GitHub published three Copilot changes across June 23 and June 24 that point in two directions at once: simpler default routing for some users, and more control for teams that need their own model providers.
For Copilot Free and Student plans, GitHub says auto model selection is now the default and only model selection experience. Auto chooses a model dynamically for each task, subject to plan restrictions. GitHub is also retiring the (Preview) label from Microsoft-released models because routing and model improvements are happening behind the scenes.
At the same time, the GitHub Copilot app now supports bring your own key, or BYOK. Users can connect model providers including OpenAI, Azure OpenAI, Microsoft Foundry, Anthropic, LM Studio, Ollama, and OpenAI-compatible endpoints.
That combination says a lot about where Copilot is going.
Defaults are becoming opinionated
The Free and Student change reduces model choice. For those plans, GitHub wants users to ask Copilot for help and let the service route the request.
That makes sense for lower-friction use. Many users do not want to think about which model family fits a refactor, explanation, test, or small agent task. Auto routing can hide provider churn, preview labels, and model retirement cycles.
The trade-off is visibility. If users cannot choose a model manually, they also have less control over the reasoning behind a result, the speed/cost trade-off, and whether a specific model behaves better for their workflow. GitHub is effectively saying that, for these plans, routing quality should be a platform responsibility.
This is becoming a broader pattern in AI products. Consumer and entry-level tiers get simpler controls. Enterprise and power-user surfaces get more policy, provider, and routing options.
BYOK moves the Copilot app toward enterprise boundaries
The Copilot app BYOK change sits on the other side of that split. GitHub says users can add a provider in Settings with an endpoint and API key, or just a host for LM Studio or Ollama. The provider’s models then appear in the model picker alongside Copilot-hosted models.
GitHub says keys are stored in the local OS keychain and are not read back by the UI. It also notes that Business or Enterprise access to the Copilot app depends on admins enabling Copilot CLI in policy settings.

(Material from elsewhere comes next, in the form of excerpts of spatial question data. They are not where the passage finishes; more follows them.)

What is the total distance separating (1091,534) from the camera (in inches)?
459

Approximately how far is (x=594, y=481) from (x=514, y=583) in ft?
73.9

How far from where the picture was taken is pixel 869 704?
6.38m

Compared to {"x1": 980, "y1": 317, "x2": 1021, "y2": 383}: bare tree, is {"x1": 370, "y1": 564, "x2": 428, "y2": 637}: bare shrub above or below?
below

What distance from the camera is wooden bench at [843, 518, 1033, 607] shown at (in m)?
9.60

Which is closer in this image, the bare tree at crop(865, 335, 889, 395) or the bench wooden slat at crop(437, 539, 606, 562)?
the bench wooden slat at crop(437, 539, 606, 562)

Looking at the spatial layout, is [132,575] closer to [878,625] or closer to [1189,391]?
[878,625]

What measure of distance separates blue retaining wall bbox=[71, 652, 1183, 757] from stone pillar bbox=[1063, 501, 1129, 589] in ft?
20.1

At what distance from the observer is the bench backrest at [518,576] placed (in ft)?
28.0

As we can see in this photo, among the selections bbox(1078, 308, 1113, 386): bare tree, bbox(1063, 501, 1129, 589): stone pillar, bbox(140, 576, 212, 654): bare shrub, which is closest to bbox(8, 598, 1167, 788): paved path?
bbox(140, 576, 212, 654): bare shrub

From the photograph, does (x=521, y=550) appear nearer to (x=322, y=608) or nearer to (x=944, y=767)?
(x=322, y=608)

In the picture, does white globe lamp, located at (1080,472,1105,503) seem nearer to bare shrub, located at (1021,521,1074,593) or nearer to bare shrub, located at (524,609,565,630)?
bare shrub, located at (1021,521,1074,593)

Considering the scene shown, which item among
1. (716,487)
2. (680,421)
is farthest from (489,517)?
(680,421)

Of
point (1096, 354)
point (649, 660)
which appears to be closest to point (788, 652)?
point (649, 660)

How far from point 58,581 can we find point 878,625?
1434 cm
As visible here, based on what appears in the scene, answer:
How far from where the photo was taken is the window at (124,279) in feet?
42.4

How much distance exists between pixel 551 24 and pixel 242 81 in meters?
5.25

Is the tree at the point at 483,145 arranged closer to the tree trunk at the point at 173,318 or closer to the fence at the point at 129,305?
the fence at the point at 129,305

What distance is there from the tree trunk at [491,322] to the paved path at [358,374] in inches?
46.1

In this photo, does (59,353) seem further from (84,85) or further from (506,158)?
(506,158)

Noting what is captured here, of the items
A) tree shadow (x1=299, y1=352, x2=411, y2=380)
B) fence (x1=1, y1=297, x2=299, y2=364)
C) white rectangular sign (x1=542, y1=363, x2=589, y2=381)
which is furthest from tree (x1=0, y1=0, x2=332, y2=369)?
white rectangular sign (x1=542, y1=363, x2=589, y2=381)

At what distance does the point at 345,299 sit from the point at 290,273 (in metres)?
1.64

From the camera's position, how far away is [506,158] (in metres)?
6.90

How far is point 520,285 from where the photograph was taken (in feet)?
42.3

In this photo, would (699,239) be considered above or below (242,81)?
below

The value is not only model variety. BYOK lets teams route inference through an existing cloud account, internal gateway, local model, or self-hosted stack. That matters for regulated environments, quota management, regional controls, and data-boundary requirements.
It also gives developers a practical split: use a frontier hosted model for complex reasoning, and a local or tenant-controlled model for execution, narrower tasks, or data-sensitive work.
The CLI is becoming a work surface
GitHub also made the redesigned Copilot CLI terminal interface generally available. The new interface adds tabs for sessions, gists, issues, and pull requests when the CLI is run inside a GitHub repository.
The workflow is small but useful. A developer can highlight an issue or pull request, drop a reference into the prompt, and ask Copilot to investigate, fix, comment, or review it. GitHub also moved tool configuration into the CLI, including /mcp add, /mcp search, /skills, /plugin, and /settings.
That makes the terminal a fuller agent surface. Copilot is not only answering prompts. It is browsing work items, connecting tools, and operating closer to repository context.
The platform split is the story
These changes should be read together. GitHub is simplifying Copilot for users who should not need to manage model selection, while expanding control for users and organizations that need provider choice, local models, key ownership, and terminal-native workflows.
The next question is governance. BYOK makes model routing more flexible, but it also creates more combinations to support and audit. Auto mode simplifies the user experience, but it asks users to trust GitHub’s routing decisions.
For teams already tracking Copilot AI credits, the next useful layer is visibility across this routing stack: which models ran, under which policy, through which provider, and with what outcome. GitHub is giving users more paths. Enterprises will want the map.